Siguiendo con los fantasmas diré que el “Tío Tábano” explotaba bien estas creencias para divertirse a placer. De toda la vida que había tenido horno de cocer pan o tahona,  –que estaba a bastante distancia de la tienda en la propia casa– se llegaba a él a través de unos pasillos prolongados que se prestaban semioscuros a gastar bromas relacionadas con el miedo. Por eso, haciendo como que se le había olvidado algo, cuando empezaban a cenar mandaba al que consideraba más idóneo, puesto que tenía donde escoger, ya que sentaba a la mesa sin distinción de clases: dueños y servidores. El señalado para recoger lo olvidado acudía tranquilo, confiado, hasta que se encontraba con la sorpresa de un cadáver metido en su caja como en un velatorio con cuatro velas encendidas para darle mayor realidad. Naturalmente la espantada que daba el fulano ya se puede uno suponer: volvía blanco, desencajado, con el pánico en el rostro, no acertando a hablar. Y cuando por fin lo hacía era para decir que había visto fantasmas en forma de difuntos. Como en el juego-broma tenía sus secuaces, mientras discutían si sería verdad o no, retiraban el “catafalco”, haciéndole ver que era un miedoso, que veía visiones, sirviendo de “chacota” a todos los presentes, que de esta forma se burlaban de él.
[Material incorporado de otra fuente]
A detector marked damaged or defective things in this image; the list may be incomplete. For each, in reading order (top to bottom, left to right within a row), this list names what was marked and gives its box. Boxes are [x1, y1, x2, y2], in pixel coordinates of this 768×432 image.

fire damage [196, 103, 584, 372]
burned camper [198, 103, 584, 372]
Yo recuerdo de chico, porque íbamos a comprar el pan allí, que tenían muchos gatos, quizás veinticinco o treinta, todos muy mansos y que se tumbaban por donde les parecía allí en la tienda. Estos se dejaban acariciar amorosamente. Pero decían que, a la hora de cerrar por la noche, cogía una vara fina, abría la puerta de la calle, daba un palo fuerte en el mostrador y al tiempo gritaba: «¡Batallón!». Esto no es para contarlo sino para verlo, ya que los gatos donde quiera que se encontraban se tiraban corriendo a coger la puerta, porque sabían que el que quedaba el ultimo cataba la vara, no mirando a quien atropellaban con tal de coger la puerta y huir como alma que lleva el diablo.